• **Excerpt**
The answer is "yes" in the special case of sharp monoids; that is, monoids where the only invertible element is 0. For a sharp integral monoid $P$, there is a finite collection of indecomposible elements, where an element $x\in P$ is indecomposible if whenever $x = y+z$, then either $y=0$ or $z=0$.

In this case, a face $F \subseteq P$ determines a subset of indecomposible elements (namely, the indecomposible elements contained in $F$). Thus, it is clear that $P$ has only finitely many faces.

Since any submoniod $E$ satisfying (2) in a sharp monoid is a face, it suffices to show the following: if we have two submonoid $E_1, E_2$ satisfying (1) and (2), then their intersection $E_1 \cap E_2$ also satisfies (1) and (2).

Write the indecomposible elements of $P$ as $f_1,\ldots,f_n,e_1,\ldots,e_m$. Let $f_1,\ldots, f_n, e_1,\ldots, e_\ell$ be the indecomposible elements associated to $F_1$, and $f_1,\ldots f_n,e_p,\ldots, e_m$ be the indecomposible elements associated to $F_2$, where $1 \leq \ell < p \leq m$. Let $F_0 = F_1 \cap F_2$, and let $E_0$ be the submonoid generated by $e_1, \ldots, e_m$. Clearly $F_0 + E_0 = P$.

• **Goals**
1. List every symbol that the monoid excerpt introduces as a submonoid.
2. Translate this sentence from the monoid excerpt into Spanish: "Thus, it is clear that $P$ has only finitely many faces."
3. Reproduce a passage of the monoid excerpt verbatim, beginning at the words "In this case, a" and stopping after "finitely many faces.".
None of the data that comes next is needed here.

[Image-linked spatial questions]
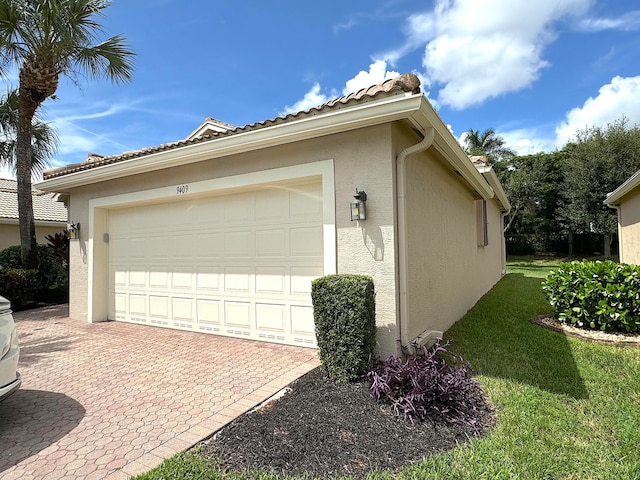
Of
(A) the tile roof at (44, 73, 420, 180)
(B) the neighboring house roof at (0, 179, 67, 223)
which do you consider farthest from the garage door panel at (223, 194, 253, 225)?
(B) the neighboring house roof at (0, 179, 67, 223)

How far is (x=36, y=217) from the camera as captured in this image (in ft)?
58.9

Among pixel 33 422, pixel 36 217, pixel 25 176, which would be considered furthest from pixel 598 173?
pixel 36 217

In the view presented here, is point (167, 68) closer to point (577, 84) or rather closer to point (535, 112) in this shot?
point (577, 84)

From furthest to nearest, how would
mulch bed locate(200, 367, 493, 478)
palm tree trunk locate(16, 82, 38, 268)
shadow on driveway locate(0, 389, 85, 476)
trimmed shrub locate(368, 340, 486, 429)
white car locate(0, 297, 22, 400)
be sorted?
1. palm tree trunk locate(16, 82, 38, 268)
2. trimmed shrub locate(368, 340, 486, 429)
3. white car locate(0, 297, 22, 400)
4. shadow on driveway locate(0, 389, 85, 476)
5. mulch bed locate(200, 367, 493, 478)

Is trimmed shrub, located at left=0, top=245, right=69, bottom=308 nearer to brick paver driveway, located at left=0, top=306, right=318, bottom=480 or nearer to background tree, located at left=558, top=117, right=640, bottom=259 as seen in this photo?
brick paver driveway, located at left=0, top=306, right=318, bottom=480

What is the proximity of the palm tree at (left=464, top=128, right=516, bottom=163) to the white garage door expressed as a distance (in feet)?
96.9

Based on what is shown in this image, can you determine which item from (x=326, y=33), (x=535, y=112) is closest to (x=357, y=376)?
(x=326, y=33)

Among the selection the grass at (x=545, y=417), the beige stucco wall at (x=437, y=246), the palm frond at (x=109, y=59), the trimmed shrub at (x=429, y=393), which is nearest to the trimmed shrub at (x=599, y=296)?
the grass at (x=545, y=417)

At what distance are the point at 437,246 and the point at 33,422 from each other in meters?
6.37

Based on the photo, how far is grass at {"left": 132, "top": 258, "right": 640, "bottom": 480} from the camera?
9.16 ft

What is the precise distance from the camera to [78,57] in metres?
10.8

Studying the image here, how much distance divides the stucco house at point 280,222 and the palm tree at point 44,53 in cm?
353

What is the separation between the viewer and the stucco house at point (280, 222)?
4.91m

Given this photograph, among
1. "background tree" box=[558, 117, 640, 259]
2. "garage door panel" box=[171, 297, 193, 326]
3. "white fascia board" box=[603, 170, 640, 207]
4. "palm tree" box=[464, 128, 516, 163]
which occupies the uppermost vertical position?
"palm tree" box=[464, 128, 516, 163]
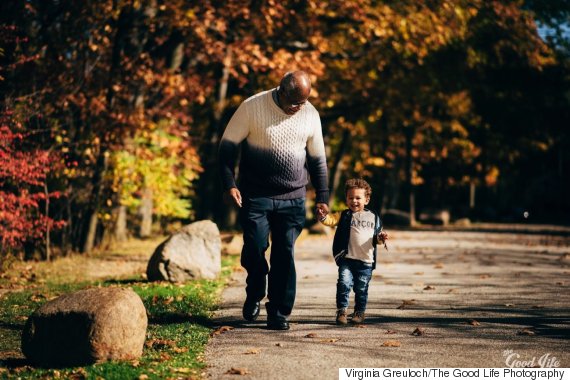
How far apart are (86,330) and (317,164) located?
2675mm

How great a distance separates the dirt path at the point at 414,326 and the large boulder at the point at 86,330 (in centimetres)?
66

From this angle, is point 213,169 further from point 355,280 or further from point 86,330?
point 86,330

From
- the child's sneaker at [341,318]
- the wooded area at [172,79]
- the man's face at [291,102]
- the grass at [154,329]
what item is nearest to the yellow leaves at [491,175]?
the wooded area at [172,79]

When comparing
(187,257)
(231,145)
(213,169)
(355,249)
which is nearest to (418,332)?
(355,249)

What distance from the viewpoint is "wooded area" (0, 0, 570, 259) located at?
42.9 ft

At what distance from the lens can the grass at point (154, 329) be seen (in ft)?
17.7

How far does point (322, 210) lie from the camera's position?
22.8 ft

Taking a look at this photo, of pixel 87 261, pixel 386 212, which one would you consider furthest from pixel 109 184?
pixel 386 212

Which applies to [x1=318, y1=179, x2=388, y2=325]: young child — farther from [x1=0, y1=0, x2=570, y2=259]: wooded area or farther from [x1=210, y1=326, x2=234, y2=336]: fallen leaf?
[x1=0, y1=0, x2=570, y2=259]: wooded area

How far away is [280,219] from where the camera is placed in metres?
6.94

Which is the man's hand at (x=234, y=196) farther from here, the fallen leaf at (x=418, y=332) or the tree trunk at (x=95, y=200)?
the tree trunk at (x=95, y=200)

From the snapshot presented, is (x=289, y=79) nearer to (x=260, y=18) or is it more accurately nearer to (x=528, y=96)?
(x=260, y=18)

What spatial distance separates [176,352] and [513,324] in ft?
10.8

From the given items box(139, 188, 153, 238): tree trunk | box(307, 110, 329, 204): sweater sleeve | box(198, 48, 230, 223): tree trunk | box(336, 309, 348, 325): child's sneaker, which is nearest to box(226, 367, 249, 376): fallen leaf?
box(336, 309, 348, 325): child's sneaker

• **Solutions**
1. $E$, $E_1$, $E_2$, $E_0$

2. Así, es claro que $P$ tiene solo un número finito de caras.

3.
In this case, a face $F \subseteq P$ determines a subset of indecomposible elements (namely, the indecomposible elements contained in $F$). Thus, it is clear that $P$ has only finitely many faces.